ET: One part of the “hydrogen economy” that is often overlooked is the amount of hydrogen that refiners are using in order to produce cleaner motor fuels. About how much hydrogen does Shell produce each year? About how much hydrogen does Shell use in its own refineries per year?

DM: Shell produces thousands of tons a day globally in its manufacturing centers, and has been producing these kinds of volumes for decades. Of course, virtually all is currently used for processing heavier crude oils and in meeting higher quality end-product specifications, since the transport fuel business is in its infancy.

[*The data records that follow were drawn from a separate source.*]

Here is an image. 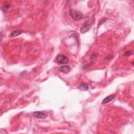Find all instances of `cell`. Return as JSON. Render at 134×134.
I'll list each match as a JSON object with an SVG mask.
<instances>
[{"label": "cell", "instance_id": "obj_1", "mask_svg": "<svg viewBox=\"0 0 134 134\" xmlns=\"http://www.w3.org/2000/svg\"><path fill=\"white\" fill-rule=\"evenodd\" d=\"M69 13L72 19L74 20H76V21L80 20L83 18L82 13L78 10H70Z\"/></svg>", "mask_w": 134, "mask_h": 134}, {"label": "cell", "instance_id": "obj_2", "mask_svg": "<svg viewBox=\"0 0 134 134\" xmlns=\"http://www.w3.org/2000/svg\"><path fill=\"white\" fill-rule=\"evenodd\" d=\"M56 60L57 62L60 63V64H66L69 62L68 58L63 54H59L57 56Z\"/></svg>", "mask_w": 134, "mask_h": 134}, {"label": "cell", "instance_id": "obj_3", "mask_svg": "<svg viewBox=\"0 0 134 134\" xmlns=\"http://www.w3.org/2000/svg\"><path fill=\"white\" fill-rule=\"evenodd\" d=\"M92 26V24L89 23L88 21L85 22L83 24V26H82L80 32L81 34H84L85 33H87V31L90 30V29L91 28V27Z\"/></svg>", "mask_w": 134, "mask_h": 134}, {"label": "cell", "instance_id": "obj_4", "mask_svg": "<svg viewBox=\"0 0 134 134\" xmlns=\"http://www.w3.org/2000/svg\"><path fill=\"white\" fill-rule=\"evenodd\" d=\"M34 116L38 119H45L47 117V114L42 111H36L34 113Z\"/></svg>", "mask_w": 134, "mask_h": 134}, {"label": "cell", "instance_id": "obj_5", "mask_svg": "<svg viewBox=\"0 0 134 134\" xmlns=\"http://www.w3.org/2000/svg\"><path fill=\"white\" fill-rule=\"evenodd\" d=\"M70 70H71V68L69 65H63V66L60 67L59 69V70L60 72H62L65 73H68L70 71Z\"/></svg>", "mask_w": 134, "mask_h": 134}, {"label": "cell", "instance_id": "obj_6", "mask_svg": "<svg viewBox=\"0 0 134 134\" xmlns=\"http://www.w3.org/2000/svg\"><path fill=\"white\" fill-rule=\"evenodd\" d=\"M114 98H115L114 95H110V96H108L103 100V101H102V104H105L107 103H108V102H110L112 100H113Z\"/></svg>", "mask_w": 134, "mask_h": 134}, {"label": "cell", "instance_id": "obj_7", "mask_svg": "<svg viewBox=\"0 0 134 134\" xmlns=\"http://www.w3.org/2000/svg\"><path fill=\"white\" fill-rule=\"evenodd\" d=\"M23 31H24L23 30H21V29H19V30L14 31L11 34L10 37H16V36H18L20 35H21V34L23 33Z\"/></svg>", "mask_w": 134, "mask_h": 134}, {"label": "cell", "instance_id": "obj_8", "mask_svg": "<svg viewBox=\"0 0 134 134\" xmlns=\"http://www.w3.org/2000/svg\"><path fill=\"white\" fill-rule=\"evenodd\" d=\"M88 89V85L87 83H82L79 87V90L81 91H87Z\"/></svg>", "mask_w": 134, "mask_h": 134}, {"label": "cell", "instance_id": "obj_9", "mask_svg": "<svg viewBox=\"0 0 134 134\" xmlns=\"http://www.w3.org/2000/svg\"><path fill=\"white\" fill-rule=\"evenodd\" d=\"M11 6V4L10 3H7L4 4V5L2 7V10L3 11V12H6L7 11H8L9 8H10Z\"/></svg>", "mask_w": 134, "mask_h": 134}, {"label": "cell", "instance_id": "obj_10", "mask_svg": "<svg viewBox=\"0 0 134 134\" xmlns=\"http://www.w3.org/2000/svg\"><path fill=\"white\" fill-rule=\"evenodd\" d=\"M133 54V52L131 50H128L127 51H126V53H125L124 54V56L125 57H129L130 56H131Z\"/></svg>", "mask_w": 134, "mask_h": 134}]
</instances>
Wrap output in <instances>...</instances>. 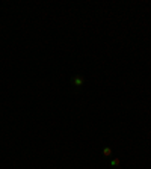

ET: We have been hearing about the “hydrogen economy” for years. In your view, how many more years will pass before we see hydrogen-powered cars taking a 10 percent share of the passenger car market in Europe or the U.S.?

DM: Based on the current development plans of auto O.E.M.s, it is generally recognized that the mass production of F.C.V.s will begin around 2020 with commercialization a few years earlier. To this end, Shell has restructured its organization to prepare for hydrogen’s transition into the mainstream, bringing it into our downstream fuels portfolio, alongside gasoline, diesel, LPG, and CNG, as well as biofuels and GTL.

The hydrogen industry now stands at a pivotal juncture: investment is rising, costs are falling, and technology is rapidly advancing. Numbers of F.C.V.s have been demonstrated successfully and more hydrogen refueling stations are being put in place.

Although there is a broad consensus that the mass roll-out of F.C.V.s by 2020 is achievable, no outcome can be guaranteed. It is therefore essential that industry steps up its game, and all stakeholders in the value chain work together with regular, open, and transparent dialogue.